A associação ambientalista Zero manifestou esta terça-feira “firme oposição” ao apoio financeiro do Estado ao regresso das corridas de Fórmula 1 a Portugal, que define num comunicado como “um espectáculo poluente que serve sobretudo interesses privados e comerciais”. A tomada de posição surge na sequência de o Governo anunciar que o Grande Prémio de Portugal vai voltar a integrar o Mundial de Fórmula 1, em 2027 e 2028, no Autódromo Internacional do Algarve.

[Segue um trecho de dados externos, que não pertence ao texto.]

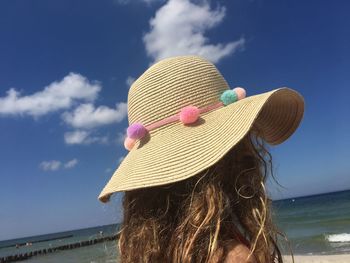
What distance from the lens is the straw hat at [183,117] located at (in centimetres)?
149

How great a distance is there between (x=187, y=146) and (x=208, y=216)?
285mm

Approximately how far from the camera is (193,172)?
1418mm

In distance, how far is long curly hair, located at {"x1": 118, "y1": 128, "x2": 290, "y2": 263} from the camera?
1.34 metres

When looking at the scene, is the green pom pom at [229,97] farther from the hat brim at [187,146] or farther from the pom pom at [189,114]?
the pom pom at [189,114]

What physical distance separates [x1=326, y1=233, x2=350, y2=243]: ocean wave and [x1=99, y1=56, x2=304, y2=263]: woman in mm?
17730

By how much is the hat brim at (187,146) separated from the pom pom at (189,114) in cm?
3

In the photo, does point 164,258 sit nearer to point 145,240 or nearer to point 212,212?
point 145,240

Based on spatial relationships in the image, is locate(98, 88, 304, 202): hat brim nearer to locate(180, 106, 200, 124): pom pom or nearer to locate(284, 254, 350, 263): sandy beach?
locate(180, 106, 200, 124): pom pom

“Num contexto de crise climática sem precedentes, seria incompreensível canalizar fundos públicos para promover um evento assente na queima intensiva de combustíveis fósseis e na promoção de comportamentos que contrariam frontalmente os compromissos nacionais e europeus de descarbonização”, refere a Zero no documento.

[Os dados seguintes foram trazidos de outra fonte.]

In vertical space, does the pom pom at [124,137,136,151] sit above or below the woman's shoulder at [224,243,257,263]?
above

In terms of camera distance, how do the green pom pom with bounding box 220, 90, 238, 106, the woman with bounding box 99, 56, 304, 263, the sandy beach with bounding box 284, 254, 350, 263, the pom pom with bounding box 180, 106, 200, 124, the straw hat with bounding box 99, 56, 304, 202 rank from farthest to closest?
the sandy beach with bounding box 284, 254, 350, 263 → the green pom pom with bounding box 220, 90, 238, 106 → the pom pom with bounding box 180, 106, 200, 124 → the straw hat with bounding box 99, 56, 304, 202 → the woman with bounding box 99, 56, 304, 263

O ministro da Economia e da Coesão Territorial, Manuel Castro Almeida, indicou esta terça-feira que já foi assinado um acordo entre o Governo português e os promotores do campeonato, adiantando que o Governo espera um impacto económico “não inferior a 140 milhões de euros em cada um dos anos”.
O responsável da tutela detalhou numa conferência de imprensa que “o volume de impostos associados à actividade vai ser de valor superior ao custo estimado para o Estado”, considerando que “será substancialmente inferior” a 50 milhões de euros, apesar de não se comprometer com valores.
“Celebrar a velocidade”
A Zero acredita que “os 50 milhões de euros anunciados de fundos públicos para apoio à competição”, se investidos na transição para uma mobilidade limpa e descarbonizada, teriam consequências mais positivas para a população – sobretudo se forem bem direccionados e combinarem investimento em infra-estrutura, serviços públicos e mudança de comportamentos. Esta aposta, para a Zero, traria “benefícios económicos claros, mensuráveis e duradouros”.

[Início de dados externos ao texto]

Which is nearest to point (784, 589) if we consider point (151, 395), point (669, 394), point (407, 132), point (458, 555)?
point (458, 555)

A Fórmula 1 possui um impacto ambiental significativo e documentado, sobretudo nas áreas de logística, viagens e energia. Embora o esforço recente do sector tenha permitido em reduções expressivas de emissões (26% desde 2018), estudos académicos salientam que o que foi feito até ao momento é insuficiente num contexto de alterações climáticas. Quase metade da pegada de carbono da Fórmula 1 está relacionada à logística e apenas uma pequena parte é emitida pelos carros em pista.
“Para além do impacto climático directo associado à prova e às deslocações internacionais que gera, a Fórmula 1 transmite uma imagem culturalmente nociva, ao celebrar a velocidade, o consumo de combustíveis fósseis e um modelo de mobilidade ultrapassado”, conclui a Zero.